Polenta is one of those versatile foods because you can use it as a base for so many different flavors. Much like pasta, it's best when accompanied with flavors from other ingredients (although my grandfather could eat it with Parmesan and butter and be a happy man) and it can be served "messy" or made into cakes or other more firm presentations.


4 cups water or chicken stock
1 cup polenta
2 teaspoons salt

In a heavy medium saucepan, bring the water to a boil over high heat. Stir the polenta and salt into the water, lower the heat to medium-low and simmer, covered, stirring from time to time. Cook until the polenta is cooked through and thickens, about 20 to 25 minutes.

Pour the polenta into a lightly oiled, shallow baking dish.
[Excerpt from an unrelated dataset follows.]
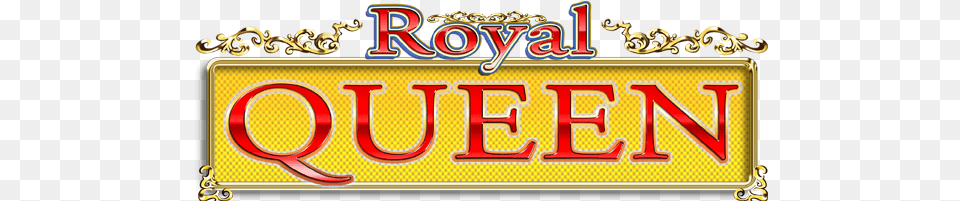 Royal Queenlogo Spin Games Royal Queen, License Plate, Transportation, Vehicle, Gambling Free Png Download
Cover tightly with plastic wrap and refrigerate until firm, at least 6 hours and up to 2 days in advance.
Run a knife around the edge of the baking dish and un-mold the polenta onto a cutting board.

You can cut the polenta into squares or I used a circle cookie cutter to make rounds.
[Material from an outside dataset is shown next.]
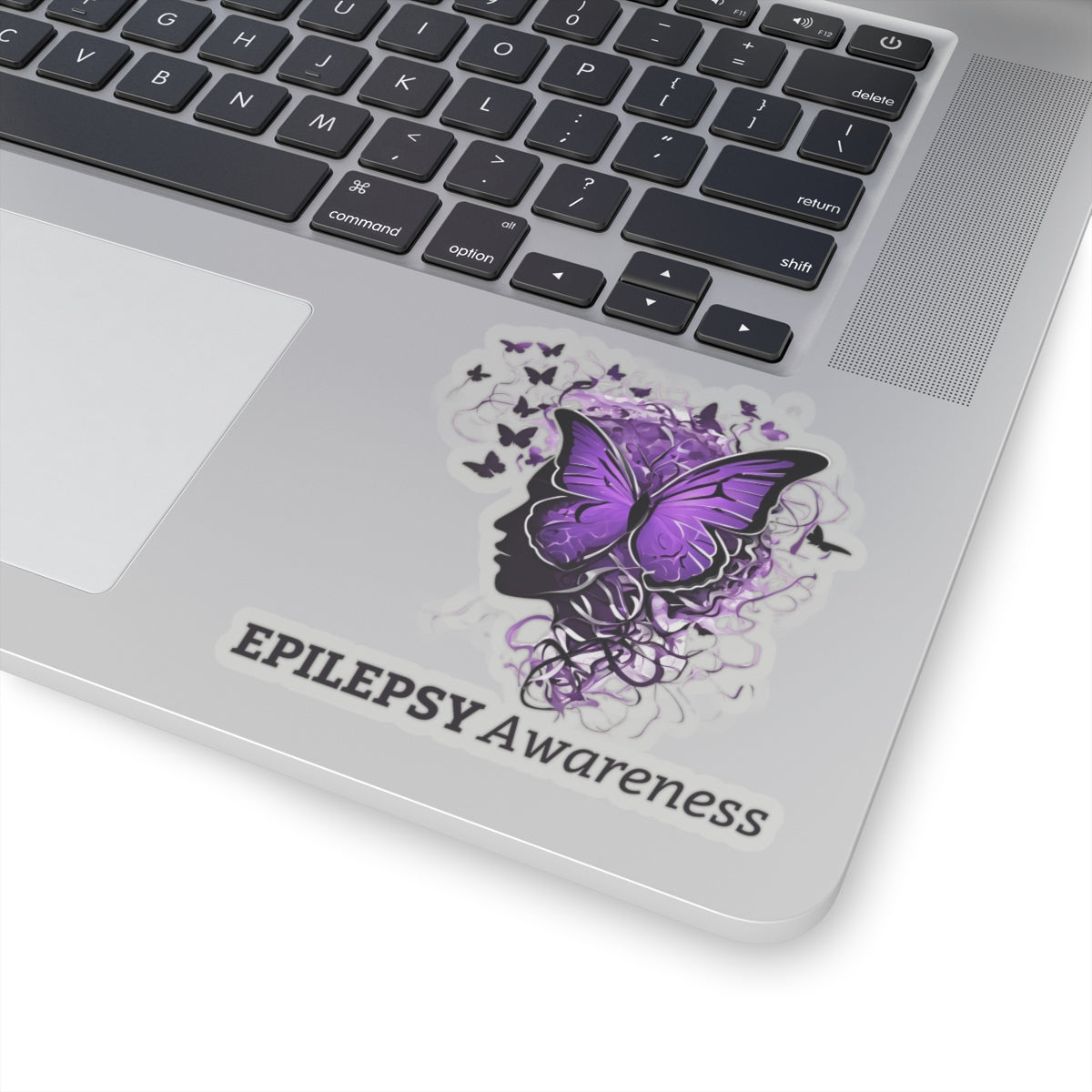 Epilepsy Awareness Kiss-Cut Stickers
At this point you can grill, broil or pan fry the polenta until crisp.

I added some fresh tomato's, basil and grated mozzarella for a Caprice style lunch.

**Cooks note: You could replace regular old mozzarella sticks with polenta sticks. Cut the polenta into strips and deep fry in oil for a few minutes until crisp and brown. Serve with marinara sauce. ***

2 comments:

Judy said...

I have made my own polenta a few times before, but I've never been in love with it. I also bought a tube at the store and tried slicing and frying it, but it was unbelievably salty. I'll keep giving it chances, but maybe I'm just not a polenta person. Yours looks beautiful though.

K8teebug said...

I feel the same way about polenta. This post gives me hope.